If the student is involved in groups like DECA and has taken leadership roles, that’s great to add to a resume or to an activities list.

“But the story, the essay is an opportunity to explain the reasoning behind and why you’re invested in those things. The why and the how are much more significant and important than the what,” Hathaway said.

The length of the process depends on the firm’s relationship with a student. Ideally, students start in their ninth or 10th grade year of high school. In some cases, it starts as early as seventh grade if they are applying to a specialized high school.

“Starting early in freshman or sophomore year of high school gives us the opportunity to develop that raw material with them, so our focus is on the essay. We view that as the culmination of a young person’s life up to that point, which is a crazy thing to think about and an insane task to demand of someone to encapsulate their being in 650 words. But that’s ultimately the task that these kids are presented with … Ideally, our process starts very early where we’re helping those students to make the most use of their time and to push them in new directions that help them to identify and maximize the intersection of their interests and their talents,” Hathaway said.

In terms of the actual essay process, he said they start when school lets out in May or June of their junior year.

The process goes on throughout submission deadlines, but the whole time the firm is playing a game of leapfrog through the various essays.

“For one essay in particular, the personal statement would take maybe two and a half months, but we’re not talking about strict working on that.
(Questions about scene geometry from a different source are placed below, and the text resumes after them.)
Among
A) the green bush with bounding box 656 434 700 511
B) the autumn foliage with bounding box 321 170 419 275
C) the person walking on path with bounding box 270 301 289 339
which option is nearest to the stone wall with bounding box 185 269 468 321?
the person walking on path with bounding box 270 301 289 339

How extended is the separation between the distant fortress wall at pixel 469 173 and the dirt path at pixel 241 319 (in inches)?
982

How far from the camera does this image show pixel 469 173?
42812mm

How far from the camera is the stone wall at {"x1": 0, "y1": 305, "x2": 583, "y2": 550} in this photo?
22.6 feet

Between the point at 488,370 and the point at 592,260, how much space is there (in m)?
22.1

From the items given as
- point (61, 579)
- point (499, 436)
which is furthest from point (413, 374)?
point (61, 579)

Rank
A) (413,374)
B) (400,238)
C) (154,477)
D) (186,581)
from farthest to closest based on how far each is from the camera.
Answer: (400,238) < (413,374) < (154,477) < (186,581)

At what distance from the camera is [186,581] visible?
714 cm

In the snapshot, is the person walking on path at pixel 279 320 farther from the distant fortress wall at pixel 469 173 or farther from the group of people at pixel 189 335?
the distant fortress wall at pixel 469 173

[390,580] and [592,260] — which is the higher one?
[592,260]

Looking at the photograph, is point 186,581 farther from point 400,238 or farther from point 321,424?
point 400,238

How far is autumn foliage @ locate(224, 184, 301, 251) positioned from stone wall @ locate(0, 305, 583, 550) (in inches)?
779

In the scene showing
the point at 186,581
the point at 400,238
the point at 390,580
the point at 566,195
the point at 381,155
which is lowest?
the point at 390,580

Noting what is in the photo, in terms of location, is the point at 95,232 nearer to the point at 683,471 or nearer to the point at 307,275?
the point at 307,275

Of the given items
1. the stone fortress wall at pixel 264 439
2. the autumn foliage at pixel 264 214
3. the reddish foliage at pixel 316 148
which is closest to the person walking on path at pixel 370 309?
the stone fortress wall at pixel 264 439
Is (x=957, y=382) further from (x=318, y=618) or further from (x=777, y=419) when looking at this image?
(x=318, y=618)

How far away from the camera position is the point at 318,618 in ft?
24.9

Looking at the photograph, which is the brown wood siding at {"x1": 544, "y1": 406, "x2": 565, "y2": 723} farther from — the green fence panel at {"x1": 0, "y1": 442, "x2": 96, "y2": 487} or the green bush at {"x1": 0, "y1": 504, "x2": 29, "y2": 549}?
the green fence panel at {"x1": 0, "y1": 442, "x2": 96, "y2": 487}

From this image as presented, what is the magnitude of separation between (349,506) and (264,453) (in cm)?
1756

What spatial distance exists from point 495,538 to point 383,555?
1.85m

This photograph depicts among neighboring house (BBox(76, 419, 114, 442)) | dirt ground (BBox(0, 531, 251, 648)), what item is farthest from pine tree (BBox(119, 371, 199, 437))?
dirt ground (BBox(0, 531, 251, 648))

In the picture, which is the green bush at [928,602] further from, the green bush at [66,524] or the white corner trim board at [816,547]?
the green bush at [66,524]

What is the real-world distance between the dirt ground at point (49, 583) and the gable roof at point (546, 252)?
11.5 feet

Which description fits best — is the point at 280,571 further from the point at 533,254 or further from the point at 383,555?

We’re talking about taking breaks for periods of time for that distance to be in there, but also to allow the students to send it to cold readers,” Hathaway said.

Asked about essays in the age of artificial intelligence, Hathaway said their team just finished a fairly extensive review where they challenged the AI bots.

They provided them with details as they would a student and tried to coach them to improve their writing as much as possible.

“We realized that a threshold beyond which no bot could pass, so to speak, meaning that there’s a limitation to their ability at this stage. I have no idea what the future holds a year, two years from now,” Hathaway said.

He added that AI is a wonderful tool for efficiency if it’s used appropriately.

“But ghost writing an essay for a student is a bad idea and that’s for multiple reasons” including ethical concerns, but the practical reasons are perhaps even more so, he said.

“AI is capable of writing a decent essay, so I think for less selective schools it’s going to be a little bit more of a problem for them to differentiate students. I think they’re going to have to be more story focused and less writing focused because I do think AI is going to infiltrate them to some extent. But for the more highly selective schools, the bar for those essays is high enough that AI just cannot get you to that point,” he said.

“The writing that they’re doing is rote. It’s unoriginal because by definition their programming is pulling from past stuff that’s worked. They’re using similar vocabulary. In our trials, we had all sorts of overlaps. You’re sacrificing authenticity and originality by outsourcing to a program that’s pulling from past material and all of them are pulling from the same stuff,” Hathaway added.